It is notable that the role of TIMELSS in the progression of BC has not been well-characterized until these few years5760. The overexpression of TIMELSS upregulated the expression and the trans-activity of the well-known oncogene MYC. Inhibition of MYC significantly blocked the effects of TIM on cancer stem cell population, cell invasion and anchor-independent cell growth60. Therefore, the functional gene–gene interactions in the pathway warrant further study to understand more about the mechanism of BC progression.

CCNA2 is a regulator of the cell cycle61. Its overexpression increased BC proliferation62 and is an early/transient/proliferation response biomarker63 for the prognosis of ER + BC and the monitoring of tamoxifen efficacy38.

CCNE2 has the same function as CCNA2. It might play an important role in acquired trastuzumab resistance in HER2 + breast cancer 40.

RORC (RAR Related Orphan Receptor C) is a suppressor gene46,64,65 associated with BC carcinogenesis. An RORC agonist suppresses breast cancer cell viability, migration, the EMT transition (microsphere outgrowth) and mammosphere-growth64.

IDUA(Iduronidase, Alpha-L) is associated with visceral organ metastatic disease in breast cancer49.

CPZ(Carboxypeptidase Z) expression was significantly lower ovarian cancers and may be relevant to the biology of high-grade serous ovarian cancers66. But no study discussed its role in BC.

MGC27165(IGHA1) was associated with BC survival time47 and was suppressed in triple negative breast cancer patients with poor prognosis11.

FCER1G (High-Affinity Immunoglobulin Epsilon Receptor Subunit Gamma)

Receptors for immunoglobulins [Fc-receptors (FcRs)] are widely expressed throughout the immune system67 and are related to antibody-based therapeutics, such as trastuzumab68.

C10orf56 (Chromosome 10 open reading frame 56, ZCCHC24) participated in tumorigenesis by inhibiting BET family proteins69. Its specific methylation pattern affected the expression level and was related to BC subtypes detection56.

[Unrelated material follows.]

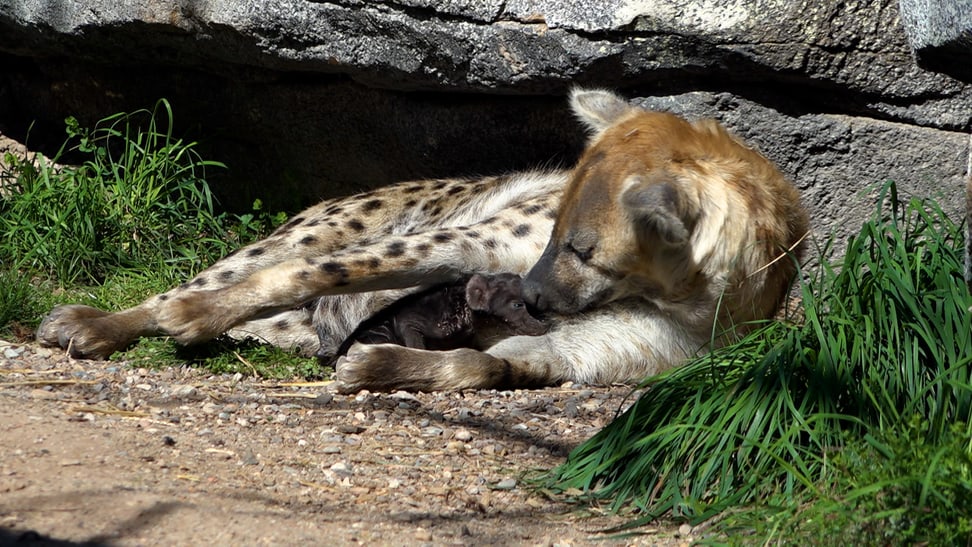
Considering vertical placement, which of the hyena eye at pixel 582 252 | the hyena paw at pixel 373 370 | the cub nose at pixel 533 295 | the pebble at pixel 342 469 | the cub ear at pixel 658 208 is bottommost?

KIF14 (Kinesin Family Member 14) is a prognostic predictor of BC 53,54,70. It promotes AKT phosphorylation and contributes to chemoresistance in triple-negative breast cancers51,52.

RFC2 (Replication Factor C Subunit 2) is only mentioned in one study for its indirect association with BC and involvement in DNA repair 55.

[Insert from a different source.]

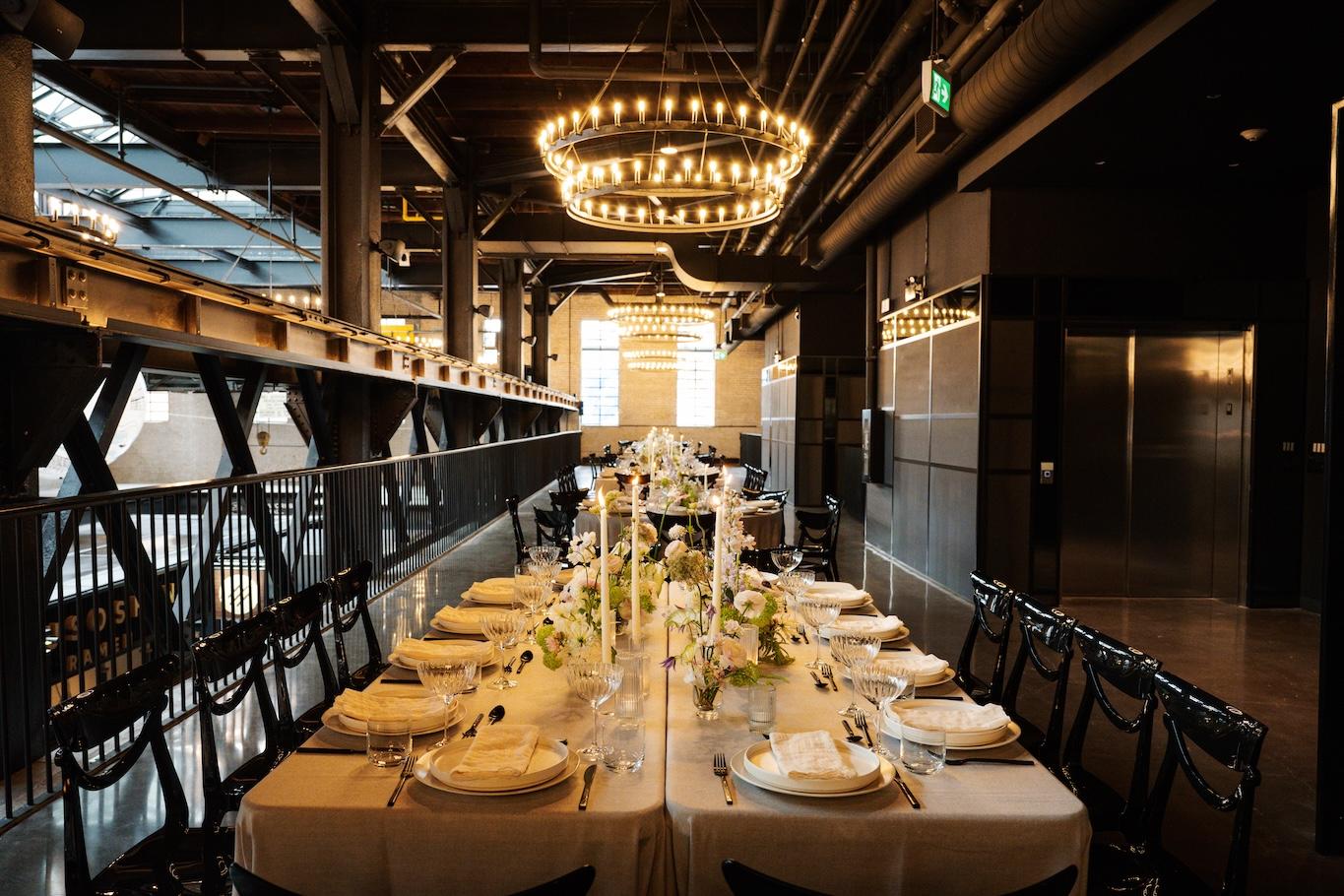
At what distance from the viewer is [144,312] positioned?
4383 mm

EBP (emopamil-binding protein) is a human sterol isomerase (hSI) that is associated with a poorer BC disease-free survival71. SR31747A (sigma receptor ligand) binds with EBP and other proteins to exhibit antitumoral activity72. Few studies discuss its role in BC.

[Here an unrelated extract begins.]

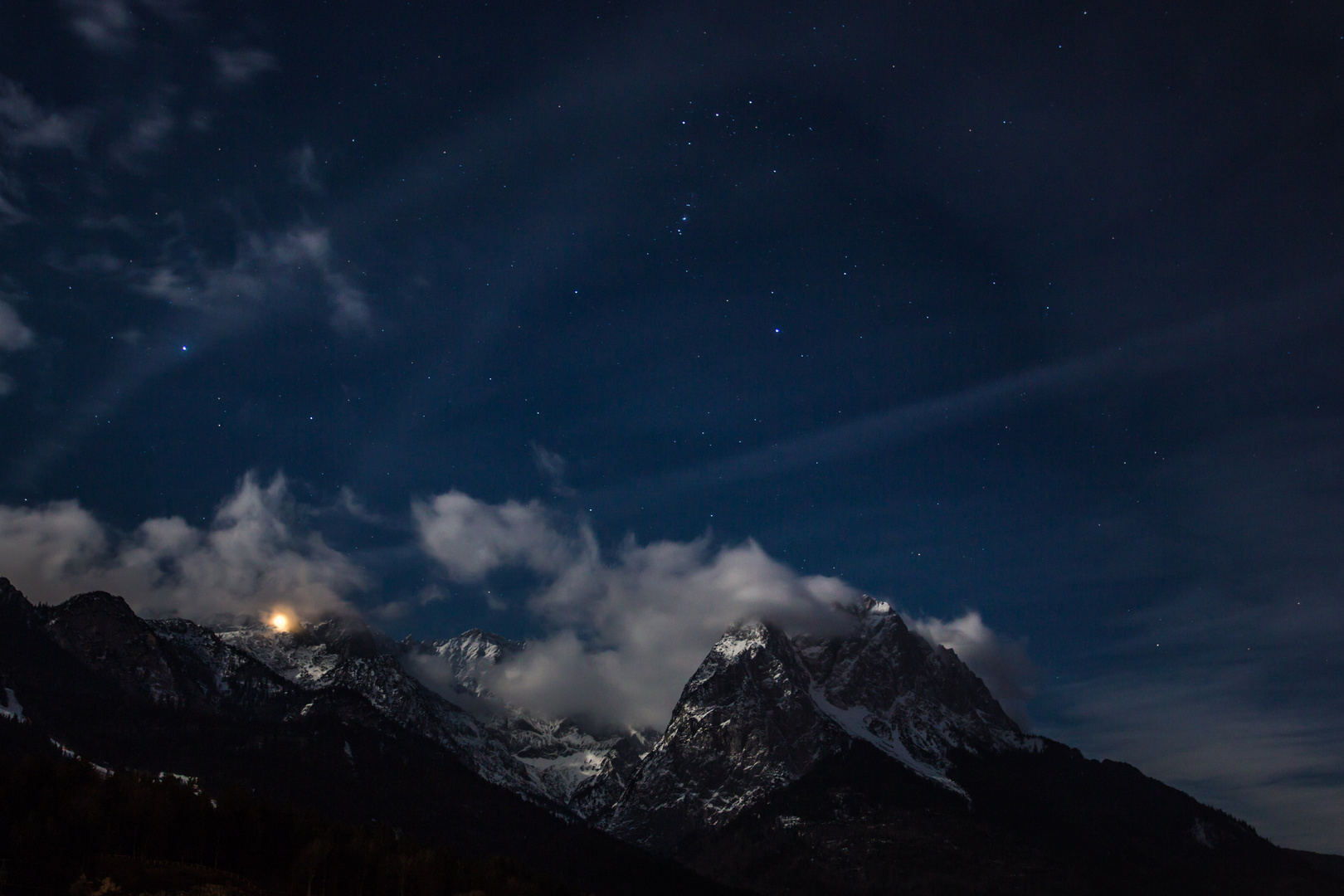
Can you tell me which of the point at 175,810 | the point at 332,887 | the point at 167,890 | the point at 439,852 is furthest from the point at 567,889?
the point at 167,890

There are many missing data of clinical variables in validation data sets obtained from public database. Only significant lymph node status which had sufficient samples was included while modeling. It’s the limitation of the study. However, it will not alter the main findings that bigger genetic co-expression networks are more likely to produce good prediction models. In addition, all the significant identified biomarkers were reported to be associated with BC or other cancers. However, it will be more comprehensive to include as many clinical factors as possible for analysis.

Conclusion

We proposed GCN-based modeling and SNM method to construct more precise models than DEGs-based models with fewer genetic predictors. The results showed that all the GCN-based models outperformed the DEG-based model. Our framework systematically facilitates the discovery of novel co-expressed genes for BC prognosis without prior biological information of genes. We succeeded in finding relatively new co-expressed genes, such as TIMELESS, IDUA, CPZ, MGC27165, C10orf56 and so on that were found to be associated with BC or other cancers until this decade. In general, our GCN-based models and SNM facilitate studies to create prediction models and discover novel biomarkers.

Methods and materials

Microarray data sets

The mRNA microarray data of BC retrieved from Chou’ study28, including GSE 2034 (n = 286)32, GSE 2990 (n = 189)34, GSE 4922 (n = 249)35, and GSE 7390 (n = 198)33 of the NCBI GEO, and comprised a total of 922 cases and 13,452 genes, with 354 cases showing recurrence of breast cancer (38%) at the end of follow-up. A total of 111 node-positive cases (12%) and a total of 796 negative cases (86%) were included. The four data sets showed no difference in determining the distribution of recurrence (Supplementary Table 6). The pre-processing of the microarray data was denoted in Chou’s study28. They used quantile normalization73,74 to normalize all the mRNA expression values and calculated the median probe expression in a gene to represent the mRNA expression level. GSE739033 was used as the reference standard, and the other three data sets were log transformed to fit the former distribution. The workflow of study is shown in Fig. 5.

Figure 5.

Figure 5

Workflow of the study.

Validation data sets

mRNA validation data sets were derived from KM plotter website (https://kmplot.com/) comprising 1809 BC tumor samples and 13,747 genetic characteristics. 1056 samples were included after excluding missing data (recurrence n = 394, no recurrence n = 662).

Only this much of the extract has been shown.